SHORT EXERCISE 1:
Answer these questions from the book review of Hard Bargain, one line each, marked (a), (b), (c):
(a) Which publisher issued the book, and in what year?
(b) In what month and year did FDR make the "destroyers-for-bases" deal with Winston Churchill?
(c) What phrase did a growing number of people begin using after the economy turned down again?
SHORT EXERCISE 2:
Summarize the book review of Hard Bargain in two sentences.

— Start of EXCERPT TO READ —

Hard Bargain: How FDR Twisted Churchill’s Arm, Evaded the Law and Changed the Role of the American Presidency
by Robert Shogan (New York: Scribner, 1995); 329 pages; $24.
Franklin Roosevelt was a master of manipulation and intrigue. His entire New Deal was presented to the American public as a scheme to save the American system of free enterprise, when it actually undermined the very principles of individual freedom and free-market capitalism upon which the country was founded. In the name of saving American democracy from radical revolution, FDR subverted the entire constitutional order upon which the United States was based.
But it was the Second World War that gave an international dimension to Roosevelt’s manipulations and intrigues. Indeed, they were now raised to a fine art. This is the theme of Robert Shogan’s recent book, Hard Bargain: How FDR Twisted Churchill’s Arm, Evaded the Law and Changed the Role of the American Presidency. The focus of Mr. Shogan’s story is the “destroyers-for-bases” deal that FDR made with Winston Churchill in August 1940.
In 1937, shortly after his reelection to a second term to the presidency, Franklin Roosevelt was already thinking about running for a third term. But the domestic situation in 1938 did not make his prospects for reelection promising. The American economy, still not recovered from the Great Depression years of the early 1930s, went into a new downturn. A growing number of people began talking about “the Roosevelt recession.”
In 1939, the answer to Roosevelt’s domestic problems emerged: the war in Europe between Nazi Germany and Great Britain and France. FDR soon convinced himself that he was the only person in America who could prepare the United States for the new emergency.

— End of EXCERPT TO READ —
— Start of RECORDS PROVIDED —

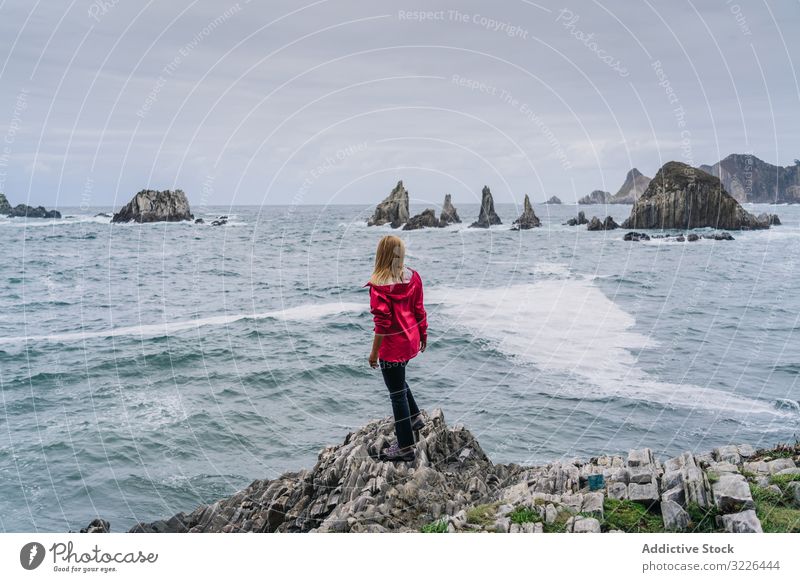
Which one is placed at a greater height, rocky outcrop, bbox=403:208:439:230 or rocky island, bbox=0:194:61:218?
rocky island, bbox=0:194:61:218

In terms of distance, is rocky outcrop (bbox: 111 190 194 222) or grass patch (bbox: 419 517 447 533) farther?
rocky outcrop (bbox: 111 190 194 222)

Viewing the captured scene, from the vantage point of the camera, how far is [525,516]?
6973 millimetres

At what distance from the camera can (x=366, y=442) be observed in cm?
931

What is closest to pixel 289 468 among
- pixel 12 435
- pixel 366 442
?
pixel 366 442

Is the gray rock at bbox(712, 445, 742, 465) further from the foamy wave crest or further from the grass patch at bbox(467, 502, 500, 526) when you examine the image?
the foamy wave crest

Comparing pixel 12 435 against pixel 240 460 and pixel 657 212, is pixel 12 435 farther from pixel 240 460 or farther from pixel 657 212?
pixel 657 212

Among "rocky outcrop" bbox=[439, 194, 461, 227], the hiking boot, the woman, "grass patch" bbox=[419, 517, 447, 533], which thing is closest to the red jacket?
the woman

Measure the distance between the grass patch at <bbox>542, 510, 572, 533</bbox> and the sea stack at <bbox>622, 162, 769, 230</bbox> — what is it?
Result: 231ft

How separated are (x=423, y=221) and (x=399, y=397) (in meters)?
43.0

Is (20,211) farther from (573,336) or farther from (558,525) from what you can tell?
(558,525)

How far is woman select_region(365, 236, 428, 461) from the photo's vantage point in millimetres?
7703

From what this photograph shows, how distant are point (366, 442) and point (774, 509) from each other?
5076 millimetres

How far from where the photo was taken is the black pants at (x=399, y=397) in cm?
816

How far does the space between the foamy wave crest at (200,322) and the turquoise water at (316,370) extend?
0.16 m
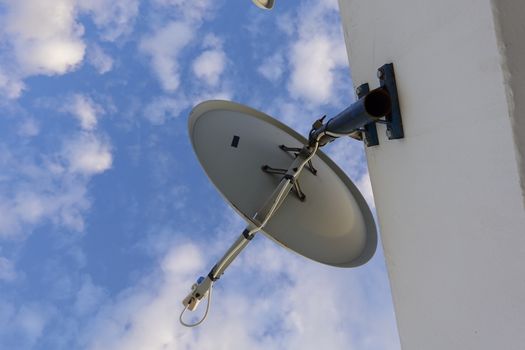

— End of RECORDS PROVIDED —

FINAL ANSWER 1:
(a) Scribner, 1995
(b) August 1940
(c) "the Roosevelt recession"

FINAL ANSWER 2:
The review calls Franklin Roosevelt a master of manipulation and intrigue, whose intrigues took on an international dimension in the Second World War, the theme of Robert Shogan's Hard Bargain, which focuses on the "destroyers-for-bases" deal FDR made with Winston Churchill in August 1940. It recounts that a new economic downturn in 1938 made Roosevelt's prospects for a third term unpromising, and that in 1939 the war in Europe emerged as the answer to his domestic problems, with FDR soon convincing himself that only he could prepare the United States for the new emergency.